LGBTQ office kicks off

This article has been corrected. You may view this article’s correction here.

A new University office will add recognition — but little in the way of additional resources — to Yale’s lesbian, gay, bisexual, transgender and queer community.

The new Office of LGBTQ Resources, which does not have a physical office space, will provide support for all members of Yale’s queer community, said office director Maria Trumpler, special assistant to the deans for LGBTQ issues. In many ways the office, officially launched in a ceremony Thursday afternoon, is just a name, members of the LGBTQ Co-op said. But it symbolizes Yale’s support for what students at Thursday’s ceremony claimed was an oft-forgotten Yale minority — the LGBTQ community.

The Office of LGBTQ Resources officially opened Thursday. The center should add community, according to director Trumpler.
Ray Xiong
The Office of LGBTQ Resources officially opened Thursday. The center should add community, according to director Trumpler.

“It help adds that extra sense of community,” Trumpler said, referring to the isolation she said many queer Yalies feel. “It makes the University feel like a friendly place as opposed to an alien, hostile place.”

Other minority groups have the option of self-identifying in official Yale documentation, Trumpler said, allowing them to form communities around established networks of cultural support. LGBTQ students coming to the University have not had that luxury, Trumpler said — that is, until now. With a campuswide, University-sponsored office, she said, LGBTQ students will have easier access to the support and resources they need. In two weeks, Trumpler plans to launch a Web site for the new office.

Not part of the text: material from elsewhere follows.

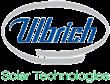 Ulbrich Solar Technologies Logo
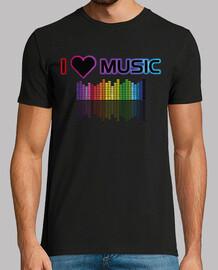 I Love Music / Yo Quiero Música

But the Office of LGBTQ Resources is incomplete, said the Coop coordinators. The University has yet to hire staff to support LGBTQ students beyond Trumpler and funding — although much better than in years past — is still inadequate, Co-op co-coordinator Rachel Schiff ’10 said.

“There’s still a lot of issues that need to be addressed in the community,” Schiff said. “And the fact that we don’t actually have a physical space says lots about Yale’s stance towards LGBT life on the ground at a metaphorical level.”

Trumpler said she will make finding a new building “one of [her] primary goals in the next few years.”

The four cultural houses have their own building space, and so does the Women’s Center, Shapiro said, but the LGBTQ community at Yale has only the Co-op’s office (a “dingy little room,” as Shapiro put it) at 305 Crown St., six blocks from Trumpler’s office in William L. Harkness Hall.

Despite the lack of a building, all five students interviewed at yesterday’s launch expressed excitement about the opportunities provided by the new office.

“Any time the University throws a reception for Yale’s LGBT community and unveils a new office is something to be excited about,” Shapiro said.

The LGBT Coop has pushed for official University support of LGBTQ life since the 1980s, Anna Wipfler ’09 said, who is writing her senior thesis on the subject.

The group’s first major success came in 1986, when Yale changed its anti-discrimination policy to include people of “alternative” sexual orientation, Wipfler said.

Comments

  • Hieronymus

    Okay, educate me:

    What is the difference between "lesbian, gay, bisexual" and "queer"?

    Also, I take issue with characterizing LGBT as "an oft-forgotten Yale minority." LGBT is arguably the loudest and most visible group on campus! Students are *never* allowed to "forget" it.

    As for communities and cultural houses: when will we be getting an Islamic Center; why should Hillel get all the fun? And where do the Wiccans meet (outside of Yale DIV)?

    Just asking…

  • Recent Alum

    LOL Hieronymus.

  • fran kay

    If the Co-Op office is "a dingy little room" the Yale Women's Center is just three dingy little rooms. They should get a new space, too. Maybe LGBTQ and them can share the same building.

  • y11

    This article forgot to formally introduce Yoshi Shapiro '11. She's the other co-op co-coordinator. (That's a lot of "co"s.) It never refers to her by more than last name.